§ **Excerto do documento**

######

A facilidade com que nos comovemos com imagens de criancinhas desgraçadas só é comparável à velocidade com que as esquecemos. 

A história trágica de Omran, um menino de cinco anos vítima da guerra na Síria, apaixona-nos ao ponto de partilharmos repetidamente a imagem-postal nas redes sociais. Gesto que fazemos acompanhar de uma pungente legenda que atesta do nosso profundo humanismo. Um humanismo que só tem dimensão porque é exibido a terceiros. Mais parece que só nos sentimos em paz com a nossa consciência se o feed do Facebook mantiver um justo equilíbrio entre estas histórias emocionalmente virais e as outras histórias parvas igualmente virais. Omran está sentado na cadeira de uma ambulância, frágil, metade do rosto coberto de sangue, a outra metade de pó, numa perfeita geometria do caos, após novo bombardeamento a Alepo.

######

Linhas de dados de perguntas espaciais
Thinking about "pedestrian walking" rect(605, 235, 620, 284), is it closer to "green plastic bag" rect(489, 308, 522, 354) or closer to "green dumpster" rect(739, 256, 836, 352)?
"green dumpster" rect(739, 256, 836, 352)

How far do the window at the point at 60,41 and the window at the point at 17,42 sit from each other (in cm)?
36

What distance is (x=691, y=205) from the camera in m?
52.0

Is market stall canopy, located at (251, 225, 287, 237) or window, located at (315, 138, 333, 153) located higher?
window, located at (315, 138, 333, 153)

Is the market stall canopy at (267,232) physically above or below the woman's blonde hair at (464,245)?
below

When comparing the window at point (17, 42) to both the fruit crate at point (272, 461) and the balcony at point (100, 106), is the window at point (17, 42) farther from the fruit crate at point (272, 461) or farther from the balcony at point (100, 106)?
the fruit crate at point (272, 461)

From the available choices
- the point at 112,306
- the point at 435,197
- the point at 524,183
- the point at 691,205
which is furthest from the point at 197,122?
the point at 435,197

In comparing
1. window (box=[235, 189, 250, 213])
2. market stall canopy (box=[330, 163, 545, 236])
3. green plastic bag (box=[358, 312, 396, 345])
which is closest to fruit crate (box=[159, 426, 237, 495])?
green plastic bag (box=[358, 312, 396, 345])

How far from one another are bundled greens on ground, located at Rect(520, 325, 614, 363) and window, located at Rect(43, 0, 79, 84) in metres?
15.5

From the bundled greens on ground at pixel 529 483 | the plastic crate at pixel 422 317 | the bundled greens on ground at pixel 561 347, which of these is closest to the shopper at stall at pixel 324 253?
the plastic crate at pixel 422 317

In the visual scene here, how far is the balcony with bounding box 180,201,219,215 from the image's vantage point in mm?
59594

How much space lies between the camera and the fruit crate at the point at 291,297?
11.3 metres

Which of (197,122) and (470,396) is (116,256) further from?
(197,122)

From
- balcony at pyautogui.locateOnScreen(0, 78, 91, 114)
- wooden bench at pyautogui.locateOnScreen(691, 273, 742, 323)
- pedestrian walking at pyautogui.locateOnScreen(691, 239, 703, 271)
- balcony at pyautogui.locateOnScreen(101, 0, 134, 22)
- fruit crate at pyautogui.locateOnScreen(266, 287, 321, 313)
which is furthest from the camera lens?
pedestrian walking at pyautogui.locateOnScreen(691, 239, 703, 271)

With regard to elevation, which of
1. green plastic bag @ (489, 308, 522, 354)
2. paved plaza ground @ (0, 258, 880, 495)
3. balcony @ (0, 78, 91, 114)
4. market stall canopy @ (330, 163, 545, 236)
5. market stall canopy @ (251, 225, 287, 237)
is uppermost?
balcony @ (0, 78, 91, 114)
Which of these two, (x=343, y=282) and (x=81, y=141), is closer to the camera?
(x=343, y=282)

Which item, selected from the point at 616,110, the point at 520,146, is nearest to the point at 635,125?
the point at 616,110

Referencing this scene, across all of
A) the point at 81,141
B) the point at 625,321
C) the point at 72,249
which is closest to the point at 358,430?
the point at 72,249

######

§ **O que fazer**
1: Transcreve as entradas desde a linha que contém "From the bundled" até ao fim das entradas, incluindo a primeira e a última linha.
2: Escreve a continuação do texto sobre o menino Omran a partir da última frase apresentada.
O texto e as entradas não têm qualquer relação entre si.

§ **Resultados do exercício**
1:
From the bundled greens on ground at pixel 529 483 | the plastic crate at pixel 422 317 | the bundled greens on ground at pixel 561 347, which of these is closest to the shopper at stall at pixel 324 253?
the plastic crate at pixel 422 317

In the visual scene here, how far is the balcony with bounding box 180,201,219,215 from the image's vantage point in mm?
59594

How much space lies between the camera and the fruit crate at the point at 291,297?
11.3 metres

Which of (197,122) and (470,396) is (116,256) further from?
(197,122)

From
- balcony at pyautogui.locateOnScreen(0, 78, 91, 114)
- wooden bench at pyautogui.locateOnScreen(691, 273, 742, 323)
- pedestrian walking at pyautogui.locateOnScreen(691, 239, 703, 271)
- balcony at pyautogui.locateOnScreen(101, 0, 134, 22)
- fruit crate at pyautogui.locateOnScreen(266, 287, 321, 313)
which is furthest from the camera lens?
pedestrian walking at pyautogui.locateOnScreen(691, 239, 703, 271)

With regard to elevation, which of
1. green plastic bag @ (489, 308, 522, 354)
2. paved plaza ground @ (0, 258, 880, 495)
3. balcony @ (0, 78, 91, 114)
4. market stall canopy @ (330, 163, 545, 236)
5. market stall canopy @ (251, 225, 287, 237)
is uppermost?
balcony @ (0, 78, 91, 114)
Which of these two, (x=343, y=282) and (x=81, y=141), is closer to the camera?
(x=343, y=282)

Which item, selected from the point at 616,110, the point at 520,146, is nearest to the point at 635,125?
the point at 616,110

Referencing this scene, across all of
A) the point at 81,141
B) the point at 625,321
C) the point at 72,249
which is closest to the point at 358,430?
the point at 72,249

2:
O Mundo comove-se porque ele está imerso na hipnose do choque e não chora. Como é possível, se até o fotojornalista que captou o momento baqueou? Talvez porque 3,7 milhões de crianças sírias - uma em cada três - nasceram depois do conflito militar. Talvez porque, para elas, aquele seja um dia normal. 

O Mundo hoje é assim: fica de coração apertado quando lhe dizem que tem de ser. Até aparecer um vídeo fofinho com gatinhos ou um acidente espetacular na China. Ou até aparecer alguém que tem o descaramento de defender a entrada de refugiados na Europa. Coitadinhas das criancinhas. Coitadinho de Omran. Coitadinhos de nós.


IN "JORNAL DE NOTÍCIAS"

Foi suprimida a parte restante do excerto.